Carrie looked at her mom. She’d been doing so much better at the facility than she’d been doing with her at home. Just finding out that she’d been mistreated by the nurse she’d hired hurt her soul, but she was getting the kind of care that she needed now, and so was Carrie.

“Carrie, where are you?” Today was turning out to be a good day for a visit. She mostly knew who she was, and for that, she was grateful. Her mom was in the end stages of Alzheimer’s and dementia caused by a stroke that had limited some blood to her brain. “I need to go home and get dinner started, and I can’t get out of this chair.”

“That’s so you don’t fall again. See? You busted up your knee the other day when you tried to walk to the lounge.” This place had it all. From memory care units to specialized places where her mom could feel comfortable while she was out and about. “Tell me what you had for lunch today? I missed coming to eat with you.”

“I don’t know. They called it fish, but it looked like a hamburger to me.” It had been spaghetti with a slice of garlic toast. “For dessert, I had me a banana. I’ve not had one of them in a long time. Putthat on the list for when we go shopping again.”

The ‘banana’ hadn’t been fruit at all but a slice of cake with pink icing on it. It was one of the other residents’ birthday, and the entire ward got to celebrate it with her. Not that she understood any more than her mom did, but it was nice of the staff to make sure every milestone was celebrated. She would be ever so thankful to the Ericksons for what they’d given her in the way of a job and a place to live where her mom was safe.

She’d met the Ericksons when she’d been a grocery store clerk. She’d been ringing out people when one of the men came through her line. Getting him to purchase a winning scratch-off card was easy, and it had come back on her, too. Five grand. And since he’d not needed the money, he’d made sure that she had it. The money was stashed away in an account that her family couldn’t get to right now, and she was banking every penny she could while working for them, too.

“When are we leaving here? I need to get home and watch my shows.” There was no way that she’d be able to keep her mom safe if she were to leave here, so Carrie changed the subject. Asking her about the dog that came around all the time. “He’s so sweet, Carrie. Like he knows that he’s loved or something. I want to get me a dog for home. When are we going home today? I need to watch my shows, you know.”

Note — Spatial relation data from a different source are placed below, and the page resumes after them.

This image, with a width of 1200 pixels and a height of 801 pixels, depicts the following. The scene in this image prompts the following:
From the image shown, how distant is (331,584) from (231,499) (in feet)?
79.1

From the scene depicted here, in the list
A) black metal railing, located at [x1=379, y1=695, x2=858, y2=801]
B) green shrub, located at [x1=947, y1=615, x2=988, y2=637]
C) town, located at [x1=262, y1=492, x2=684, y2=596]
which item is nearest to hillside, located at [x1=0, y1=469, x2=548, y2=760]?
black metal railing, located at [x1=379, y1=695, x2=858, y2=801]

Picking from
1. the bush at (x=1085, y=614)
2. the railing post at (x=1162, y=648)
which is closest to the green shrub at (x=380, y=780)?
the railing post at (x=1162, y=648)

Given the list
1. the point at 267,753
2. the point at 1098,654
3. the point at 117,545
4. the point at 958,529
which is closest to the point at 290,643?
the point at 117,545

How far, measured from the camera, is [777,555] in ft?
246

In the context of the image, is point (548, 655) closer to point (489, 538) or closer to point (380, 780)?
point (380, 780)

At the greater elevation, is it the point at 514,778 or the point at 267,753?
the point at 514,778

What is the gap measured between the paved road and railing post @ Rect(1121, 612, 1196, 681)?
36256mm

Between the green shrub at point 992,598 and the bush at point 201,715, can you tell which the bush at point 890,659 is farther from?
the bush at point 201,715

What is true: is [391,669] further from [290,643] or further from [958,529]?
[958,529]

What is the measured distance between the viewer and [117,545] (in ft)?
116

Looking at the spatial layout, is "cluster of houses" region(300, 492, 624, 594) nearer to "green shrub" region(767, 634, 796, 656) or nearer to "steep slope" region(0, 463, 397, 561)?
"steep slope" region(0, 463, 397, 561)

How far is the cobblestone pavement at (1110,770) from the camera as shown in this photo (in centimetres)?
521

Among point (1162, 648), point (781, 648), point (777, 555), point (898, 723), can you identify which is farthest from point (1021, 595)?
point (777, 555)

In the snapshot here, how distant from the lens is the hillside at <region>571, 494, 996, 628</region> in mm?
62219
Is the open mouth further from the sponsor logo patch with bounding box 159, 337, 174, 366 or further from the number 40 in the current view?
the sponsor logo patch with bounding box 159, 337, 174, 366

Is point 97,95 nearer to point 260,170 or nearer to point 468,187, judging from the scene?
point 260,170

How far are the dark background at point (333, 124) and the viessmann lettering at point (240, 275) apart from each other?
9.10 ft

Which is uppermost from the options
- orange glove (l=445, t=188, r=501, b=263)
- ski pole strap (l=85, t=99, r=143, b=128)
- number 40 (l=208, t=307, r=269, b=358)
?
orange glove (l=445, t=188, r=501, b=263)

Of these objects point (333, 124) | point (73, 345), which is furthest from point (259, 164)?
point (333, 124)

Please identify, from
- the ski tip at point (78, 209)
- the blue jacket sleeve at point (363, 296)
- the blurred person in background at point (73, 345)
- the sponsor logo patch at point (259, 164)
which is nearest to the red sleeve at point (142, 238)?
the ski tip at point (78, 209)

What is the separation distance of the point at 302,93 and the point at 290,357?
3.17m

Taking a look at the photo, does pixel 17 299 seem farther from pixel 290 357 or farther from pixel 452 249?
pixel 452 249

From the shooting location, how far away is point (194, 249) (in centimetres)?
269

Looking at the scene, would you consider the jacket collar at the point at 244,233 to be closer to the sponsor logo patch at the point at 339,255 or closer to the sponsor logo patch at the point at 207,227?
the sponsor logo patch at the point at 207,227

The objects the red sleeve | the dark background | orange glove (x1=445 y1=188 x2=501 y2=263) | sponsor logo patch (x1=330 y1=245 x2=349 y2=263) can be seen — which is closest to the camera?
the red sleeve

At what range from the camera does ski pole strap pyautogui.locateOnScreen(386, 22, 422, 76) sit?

“They’ve been on already, Mom. You and I watched them together.” She hated lying to her, but it was easier than telling her that she didn’t watch daytime television and that they’d been in the lounge when someone else had them on. “I have to be going soon, Mom. Want me to take you back to the rec center?”

“I want to go home. Damn it, why can’t I go home?” She told her that Allen was looking for her. “Oh. He’ll hurt me bad, won’t he? They all hurt me bad, Carrie. Why would they hurt their poor old mother like that?”